Most of the retail spaces have already been rented out, and Stanton Doyle, senior program officer with the foundation, said the tenants include Magic City Books, a bookstore to be operated by the new Tulsa Literary Coalition; Glacier Chocolate and Holy Mountain Records.

Doyle said it’s too soon to identify the rest, although the foundation said the foundation’s aim is to bring new experiences to the area.

“We’re hoping to find local, unique businesses that fill a niche in downtown,” he said.

The foundation wants to continue to reactivate local buildings that are underused, but the Archer development was also motivated by massive interest in the foundation’s new Tulsa Artist Fellowship program, which was started last year, Doyle said.

The foundation’s original goal was to choose 12 fellows and put them into apartments within the foundation’s Universal Ford and Hotel Fox development.

“When we put out the call for applications last year, we got 350 applicants,” Doyle said. “We’ve got a lot of demand for the housing and artist space, and we’re hoping to keep up.”

The apartments and studio spaces in the Archer building will allow the foundation to expand Tulsa Artist Fellowship next year, which is currently accepting applications.

Doyle said that in addition to the existing 12 fellows, Tulsa Artist Fellowship hopes to add between five and 15 visual artists and between five and 15 writers, all of whom will get housing, workspace and a stipend. The foundation will need even more living space than the Archer building can provide.

Conversion of the building will be underway soon, with the apartments targeted for a January 2017 finish date and the retail spaces finished a few months later, he said.

Chris Lilly, head of Chris Lilly Architects, said the firm plans a historic renovation of the building — but that doesn’t mean it’ll look the same as it does now.

“It’s misleading to what the building looked like historically,” he said. “All the original openings have been filled up with masonry, and it’s been painted over.”

The conversion will uncover the plugged openings and remove the paint, and Doyle said they’re hoping to keep any old logos or signs they uncover. The interior will also keep original features such as the concrete support columns.

Lilly said the Archer building was originally constructed in 1926, and expanded multiple times since then. Over the years it’s been used as warehouse space for a range of companies, most recently storage by the building’s current owner, Bank of Oklahoma.
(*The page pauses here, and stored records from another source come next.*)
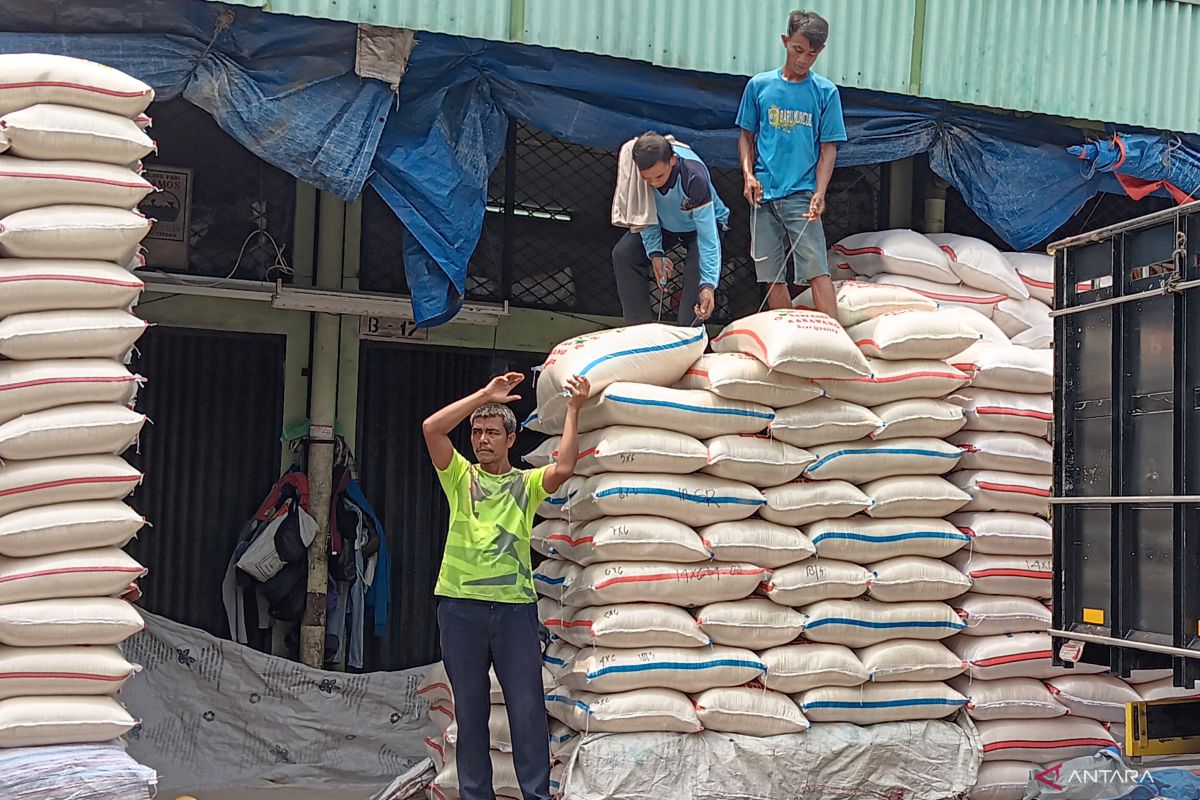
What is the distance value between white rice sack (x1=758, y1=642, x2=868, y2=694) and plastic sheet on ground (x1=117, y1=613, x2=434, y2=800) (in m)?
2.59

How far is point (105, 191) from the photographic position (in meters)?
5.70

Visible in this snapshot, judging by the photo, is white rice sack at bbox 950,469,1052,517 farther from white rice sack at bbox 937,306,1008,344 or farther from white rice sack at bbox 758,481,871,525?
white rice sack at bbox 937,306,1008,344

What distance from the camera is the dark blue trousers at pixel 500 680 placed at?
19.0 feet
Doyle said the foundation is leasing the building from BOK.

Construction on the foundation’s $16 million Hotel Fox and Universal Ford conversion is wrapping up, with only a few upstairs offices and the Prairie Artisan Ales brew pub left to finish. Doyle estimated the brew pub will open up by April.

That development includes Antoinette Baking Co., The Tavern, a rumored speakeasy, the new entrepreneurial incubator 36 Degrees North, 31 apartments and office space.

The foundation also renovated the Mathews Warehouse and Tulsa Paper Co. building in the Brady District for the Woody Guthrie Center and Philbrook Downtown, among other tenants.